2011

7 December 2011: Good politics means leveling the field

Good politics means leveling the field

Remember commenting as a kid about a school-yard fisticuff, “It was a fair fight”?

We celebrate the underdog who despite daunting but not impossible odds perseveres.

Pro sports have worked on establishing parity, obligating larger-market teams to share revenue with their smaller-market opponents.

We speak of a “level playing field,” the place where young people learn fair play and sportsmanship and develop integrity, as a metaphor for fairness.

Weight divisions separate boxers and wrestlers. High schools are teamed with others with similar student population numbers.

We like to brag about our competitive markets, and at times decry the lack of them.

The Declaration of Independence states “all men are created equal,” which implies competitiveness in that everyone should have equal opportunity to pursue happiness.

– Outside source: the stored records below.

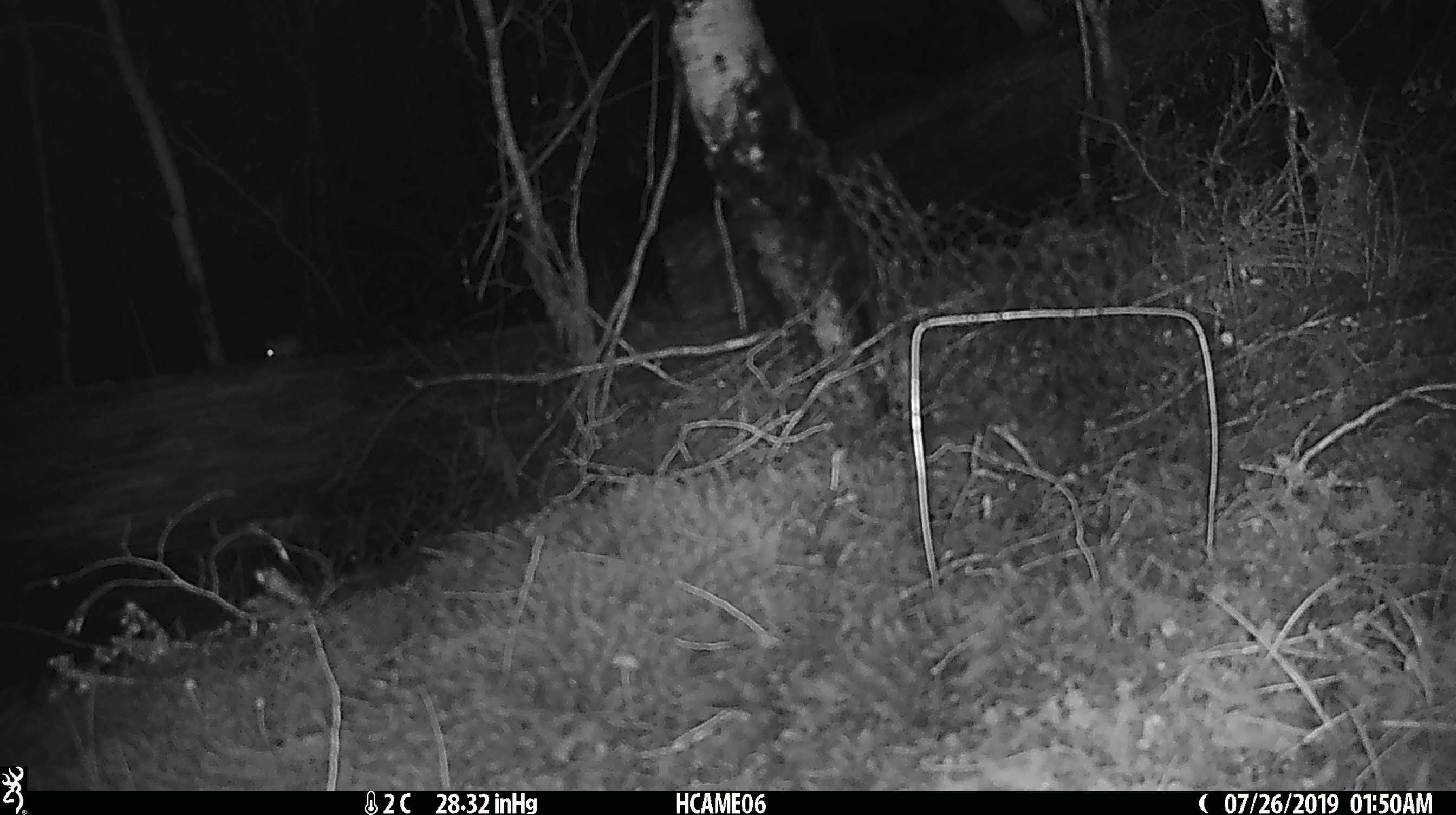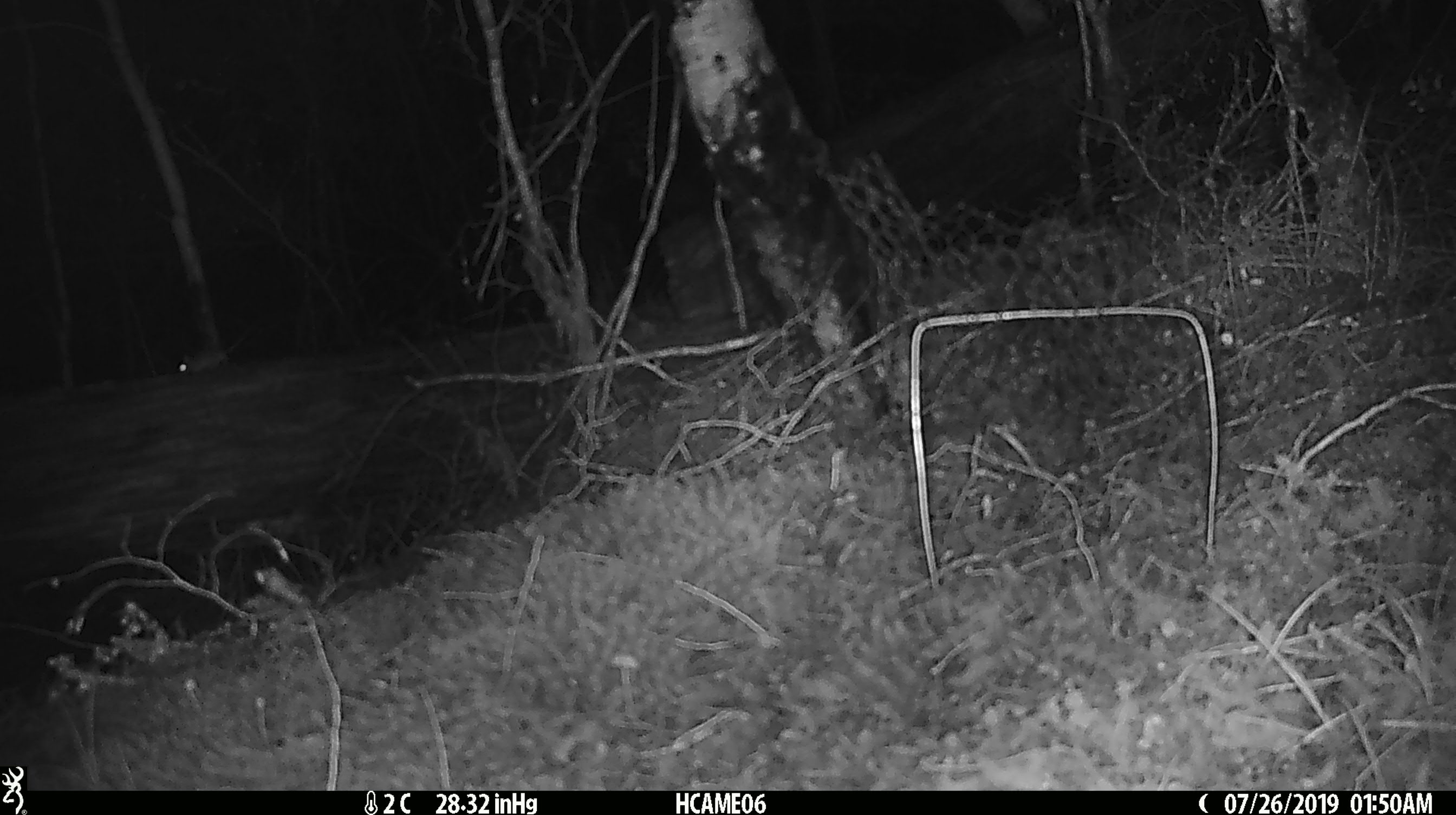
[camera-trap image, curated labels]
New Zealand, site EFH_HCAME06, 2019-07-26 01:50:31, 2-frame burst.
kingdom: Animalia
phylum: Chordata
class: Mammalia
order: Rodentia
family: Muridae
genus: Mus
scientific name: Mus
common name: mouse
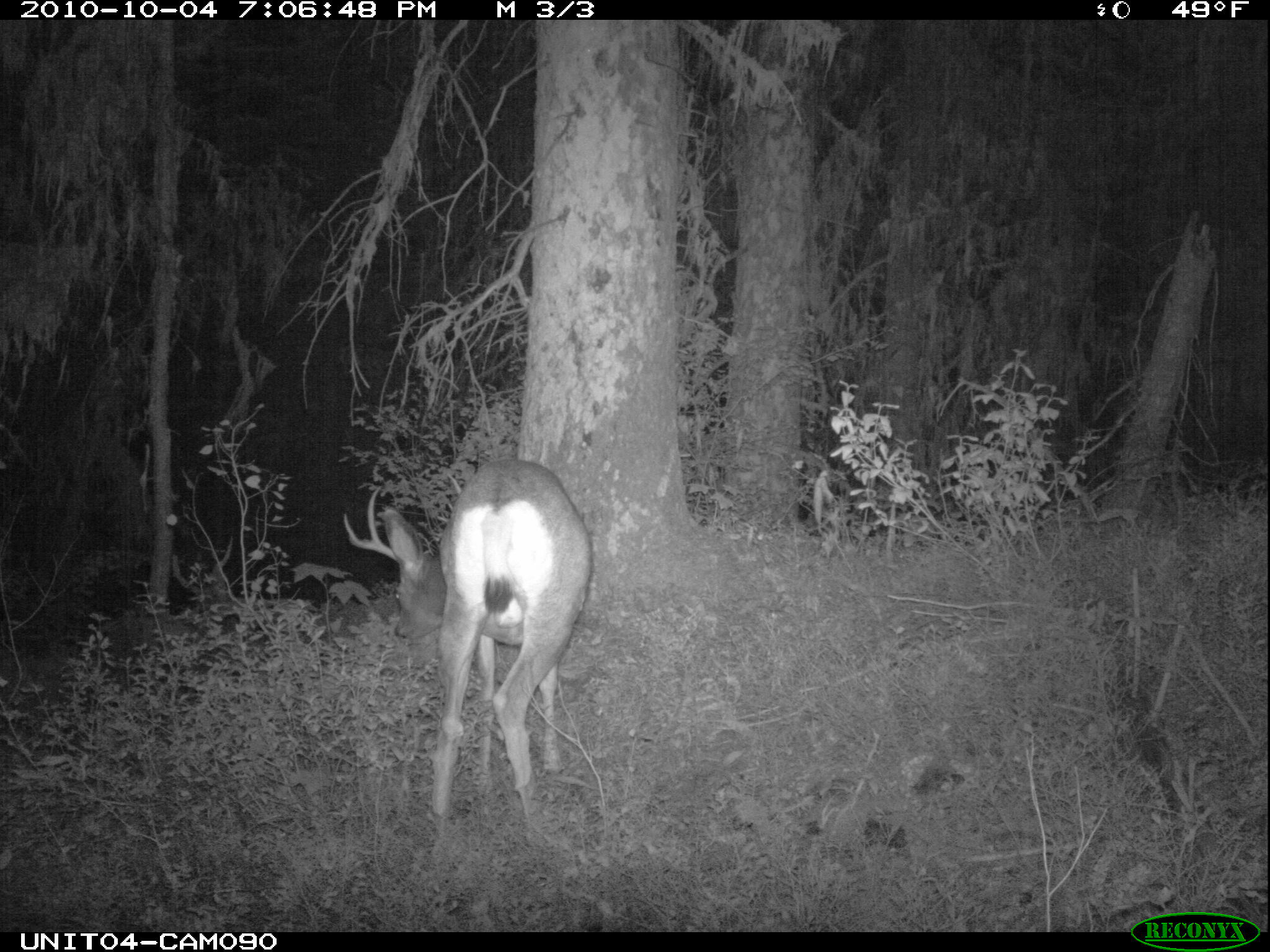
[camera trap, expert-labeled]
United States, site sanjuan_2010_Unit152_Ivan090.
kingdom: Animalia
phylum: Chordata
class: Mammalia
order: Artiodactyla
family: Cervidae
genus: Odocoileus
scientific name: Odocoileus hemionus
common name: mule deer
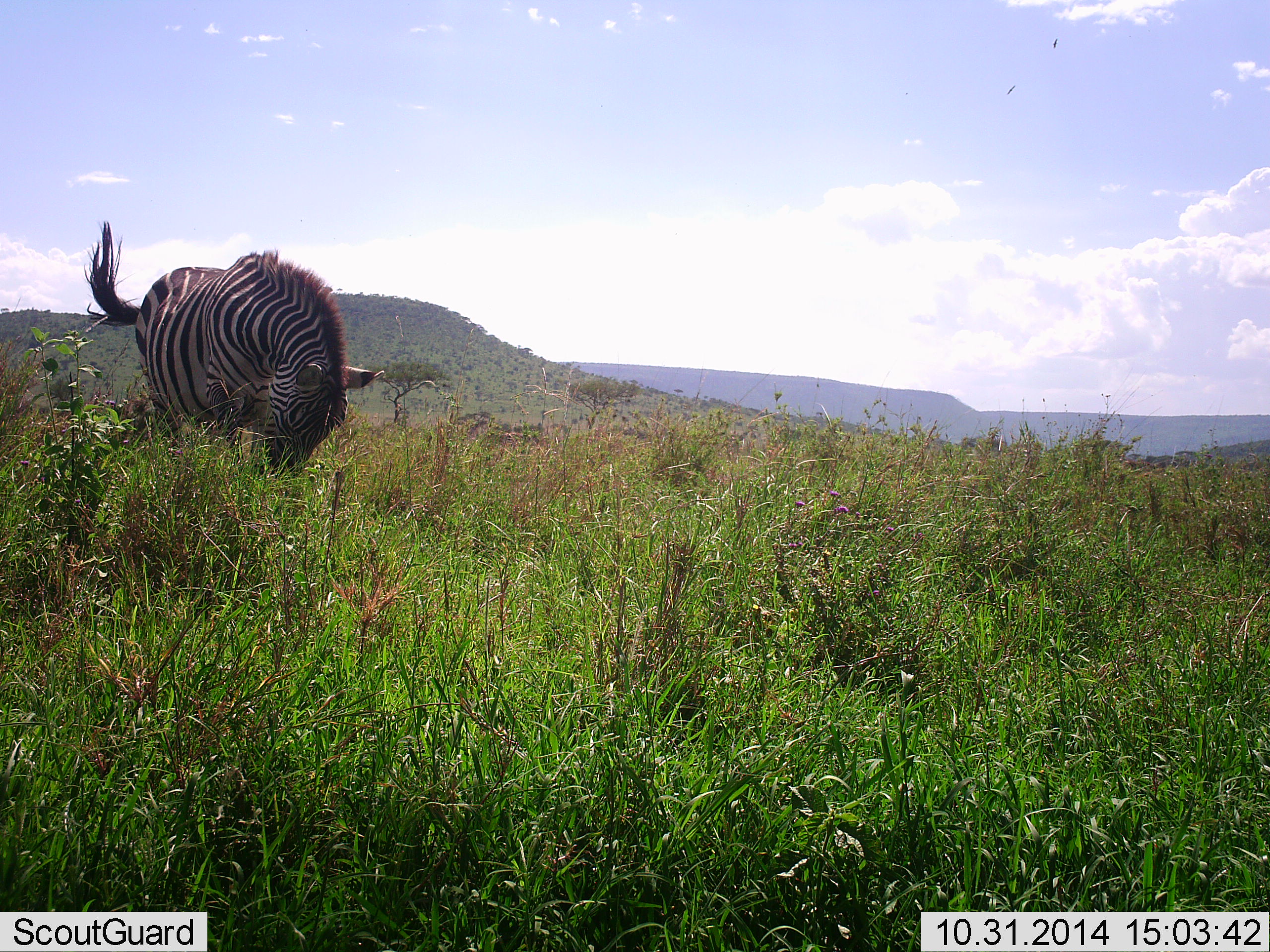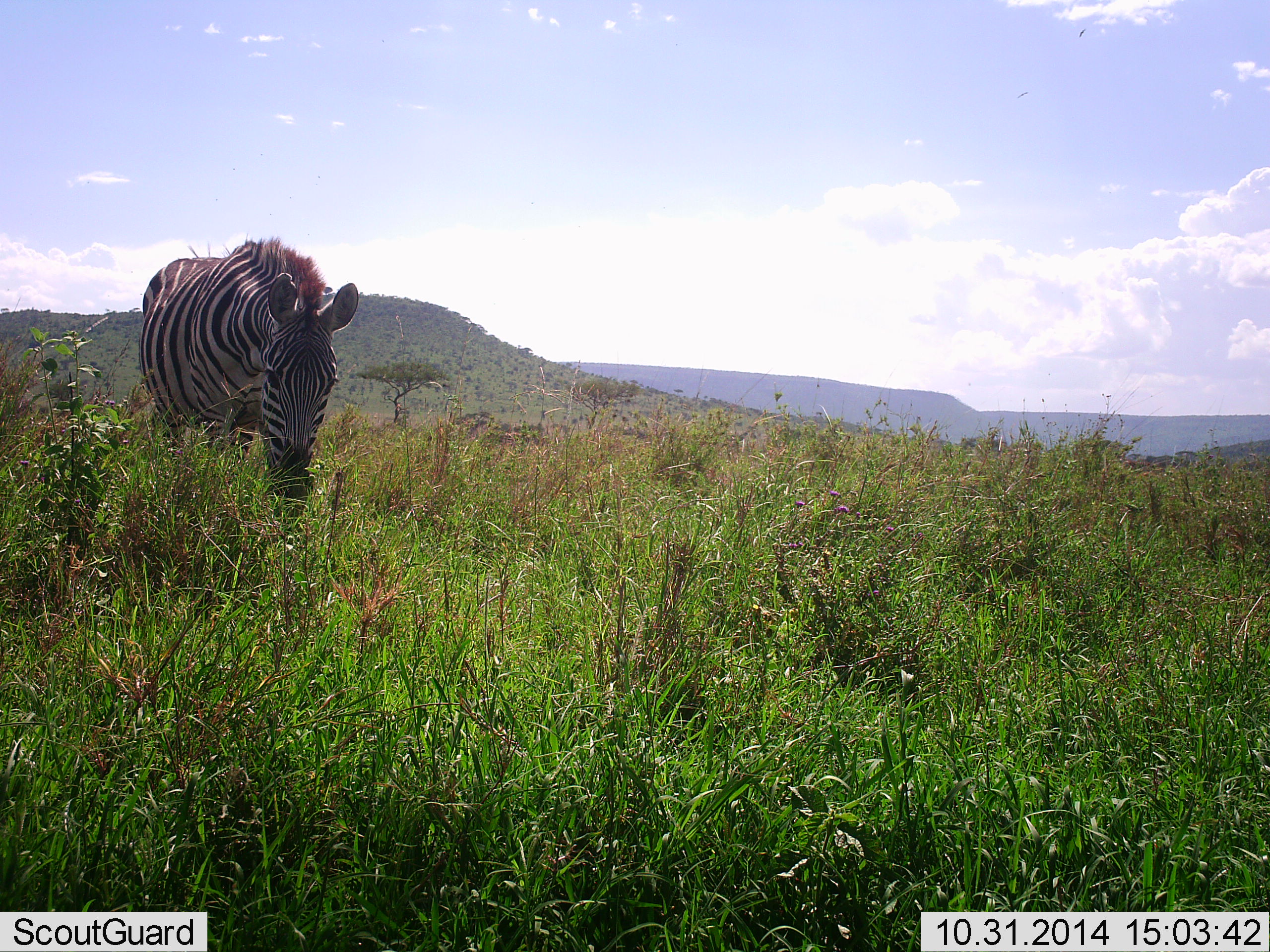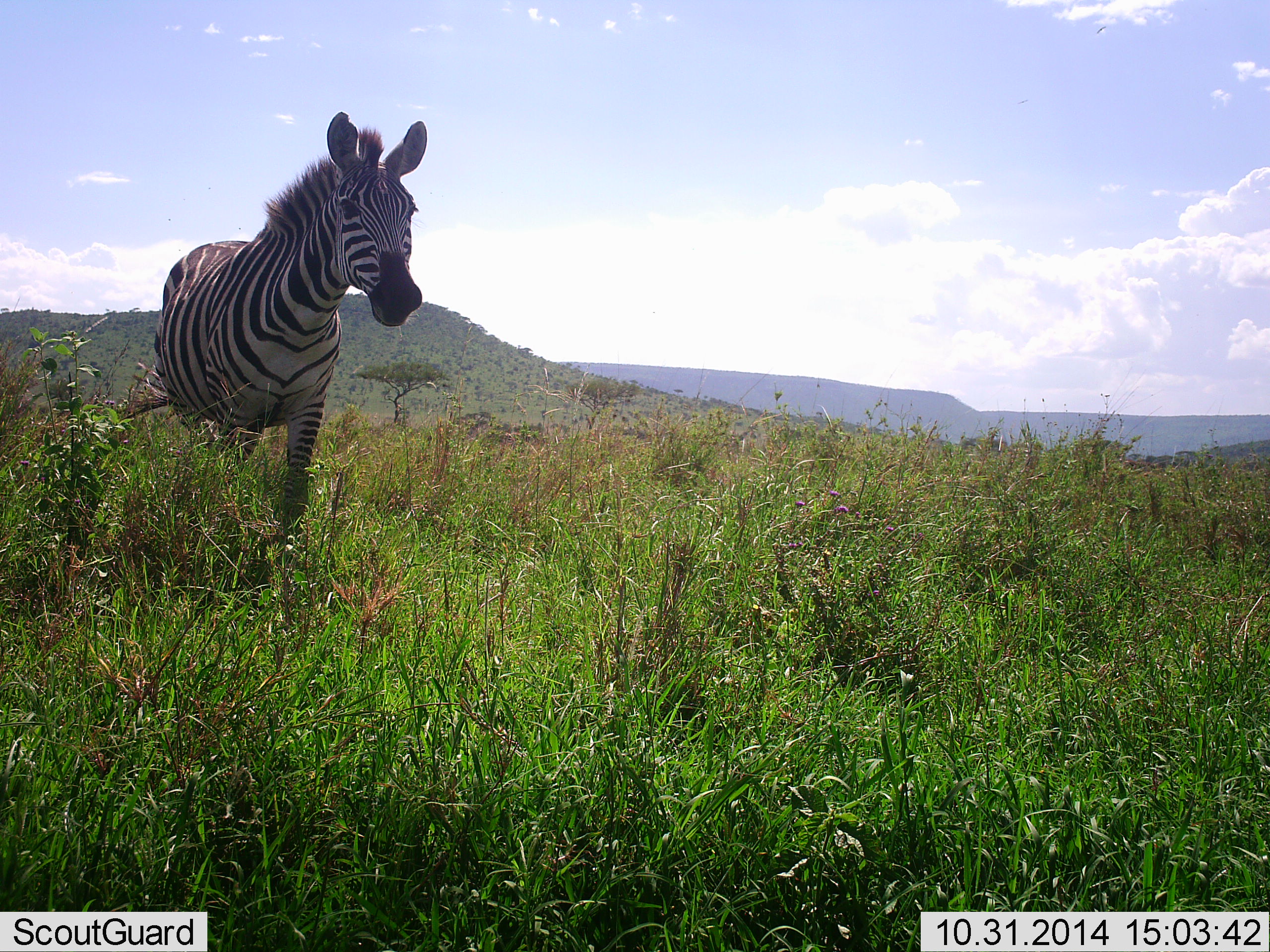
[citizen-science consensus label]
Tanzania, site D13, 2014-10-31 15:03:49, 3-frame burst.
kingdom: Animalia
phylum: Chordata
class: Mammalia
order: Perissodactyla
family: Equidae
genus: Equus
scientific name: Equus quagga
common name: plains zebra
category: zebra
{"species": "zebra (plains zebra) (Equus quagga)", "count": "1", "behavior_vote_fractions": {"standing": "50%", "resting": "0%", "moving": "50%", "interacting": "0%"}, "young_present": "0%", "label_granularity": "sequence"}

Fairness, equal opportunity, level playing field: They’re correlated and as American as apple pie.

So one wonders why, given politics is a battlefield of ideas, Colorado Republicans are so anti-apple pie when it comes to competitive voting districts.

State Republican Party vice-chair Dan Ytterberg of Evergreen told Courant staff writer Vicki Gits, “There is no case law in support of that concept—competitiveness—and no constitutional support.”

Perhaps, but it is the potential of the town being shifted from the Republican-dominated Sixth to the Second Congressional District represented by—zounds!—Tea Party arch-nemesis Jared Polis that apparently has Evergreen Republicans apoplectic.

Ytterberg along with Tim Leonard who lost his senate contest to Sen. Jeanne Nicholson in 2010, the year Republicans nationally cleaned the Democrats’ clock, seem to find competition anathema.

Gits writes, “Like Ytterberg, Leonard maintains ‘competitiveness’ does not belong in the criteria that should guide the process of redistricting,” which makes one wonder whether Republicans relish a fair fight and must have the odds stacked in their favor.

Contrast Ytterberg and Leonard’s reaction to the tectonic shift in Colorado politics, which happens every 10 years by the way, with mine when Vicki asked me about a similar shift in which Clear Creek will no longer be connected with Boulder but with Jefferson County in a house district, currently and likely-to-remain a Republican seat.

While I’d miss being represented by Claire Levy and connected with Boulder, I told Vicki, I’d look forward to the opportunity to “flip the district” to a progressive representation, but in the meantime would look forward to conversing with Rep. Cheri Gerou on my show.

Maybe things haven’t changed much since Charlemagne with it going back to Divine Right, the belief that the king rules because God has chosen him and Republicans are ordained by Him to rule.

Safe districts might be the bane of democracy, but they serve well for candidates threatened by the need to defend their ideas in a large arena, Teddy Roosevelt style.

Even a safe district’s minority party can kick back. Since they’re likely to lose anyway, the party can field sacrificial lambs or fringe candidates to whom little attention will be paid, and concentrate their obscene caches of cash—particularly huge since the Citizens United case—in actual competitive races.

Competitive districts, on the other hand, demand parties identify strong, consensus-building candidates who can eloquently promote and defend reasonable positions and in so doing, attract unaffiliated voters—the great middle—and, desirably, opposing party voters.

Due to local demographic concentrations—social liberals in Boulder and military and religious conservatives in Colorado Springs—a few safe districts are unavoidable. Statewide however, Colorado is a purple state with Democrats, Republicans and Unaffiliated each claiming about one-third of the electorate.

Fairness demands that configuration be reflected in as many districts possible.

Besides, one would think a confident candidate would salivate at the thought of going head-to-head with a worthy opponent so that on Election Day his/her ideas would be vindicated. But then, Vince Lombardi’s dictum that “winning isn’t just everything, it’s the only thing” is the guiding ethos for the safe-district zealots.

But then again, it was smash-mouth football for Lombardi and his legendary Green Bay Packers against equally powered opponents on a level playing field. Because of a good game plan and hard work, they won more often than not. No “gimmes” there.